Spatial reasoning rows

____

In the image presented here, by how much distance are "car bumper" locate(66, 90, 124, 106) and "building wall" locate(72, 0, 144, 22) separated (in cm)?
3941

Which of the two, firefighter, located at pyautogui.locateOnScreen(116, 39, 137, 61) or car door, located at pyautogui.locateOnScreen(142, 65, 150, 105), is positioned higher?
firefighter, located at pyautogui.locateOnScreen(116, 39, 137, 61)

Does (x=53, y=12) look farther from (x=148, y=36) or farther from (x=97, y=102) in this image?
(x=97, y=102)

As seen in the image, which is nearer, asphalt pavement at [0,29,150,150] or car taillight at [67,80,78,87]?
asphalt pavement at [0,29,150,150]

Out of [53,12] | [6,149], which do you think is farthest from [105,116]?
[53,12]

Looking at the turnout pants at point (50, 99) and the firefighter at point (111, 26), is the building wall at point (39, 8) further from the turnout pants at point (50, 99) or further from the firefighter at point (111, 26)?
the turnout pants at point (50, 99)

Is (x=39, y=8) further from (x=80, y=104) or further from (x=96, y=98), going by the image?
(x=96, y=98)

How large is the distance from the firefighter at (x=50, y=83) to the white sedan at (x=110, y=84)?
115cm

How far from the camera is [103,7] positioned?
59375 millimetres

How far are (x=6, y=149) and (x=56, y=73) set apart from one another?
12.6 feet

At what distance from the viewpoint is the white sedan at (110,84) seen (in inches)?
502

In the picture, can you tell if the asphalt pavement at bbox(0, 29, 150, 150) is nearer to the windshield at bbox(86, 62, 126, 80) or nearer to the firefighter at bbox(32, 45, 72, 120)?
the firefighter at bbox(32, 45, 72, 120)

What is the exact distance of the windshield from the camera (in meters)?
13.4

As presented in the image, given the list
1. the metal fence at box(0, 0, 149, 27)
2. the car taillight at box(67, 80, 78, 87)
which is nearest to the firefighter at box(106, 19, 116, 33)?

____

• What is asked:
Reproduce every row above verbatim, keeping all wording, coordinates, and punctuation unchanged.

• Result of this task:
In the image presented here, by how much distance are "car bumper" locate(66, 90, 124, 106) and "building wall" locate(72, 0, 144, 22) separated (in cm)?
3941

Which of the two, firefighter, located at pyautogui.locateOnScreen(116, 39, 137, 61) or car door, located at pyautogui.locateOnScreen(142, 65, 150, 105), is positioned higher?
firefighter, located at pyautogui.locateOnScreen(116, 39, 137, 61)

Does (x=53, y=12) look farther from (x=148, y=36) or farther from (x=97, y=102) in this image?
(x=97, y=102)

As seen in the image, which is nearer, asphalt pavement at [0,29,150,150] or car taillight at [67,80,78,87]?
asphalt pavement at [0,29,150,150]

Out of [53,12] | [6,149], which do you think is farthest from [105,116]?
[53,12]

Looking at the turnout pants at point (50, 99) and the firefighter at point (111, 26), is the building wall at point (39, 8) further from the turnout pants at point (50, 99) or further from the firefighter at point (111, 26)?
the turnout pants at point (50, 99)

Is (x=39, y=8) further from (x=80, y=104) or further from (x=96, y=98), going by the image?
(x=96, y=98)

How large is the distance from the firefighter at (x=50, y=83) to the white sedan at (x=110, y=84)?
115cm

How far from the camera is [103,7] positioned?
59375 millimetres

How far are (x=6, y=149) and (x=56, y=73) set apart from one another?
12.6 feet

At what distance from the viewpoint is the white sedan at (110,84) seen (in inches)?
502

In the picture, can you tell if the asphalt pavement at bbox(0, 29, 150, 150) is nearer to the windshield at bbox(86, 62, 126, 80) or nearer to the firefighter at bbox(32, 45, 72, 120)?
the firefighter at bbox(32, 45, 72, 120)

What is the exact distance of the windshield from the camera (in meters)?
13.4

As presented in the image, given the list
1. the metal fence at box(0, 0, 149, 27)
2. the car taillight at box(67, 80, 78, 87)
which is nearest to the firefighter at box(106, 19, 116, 33)?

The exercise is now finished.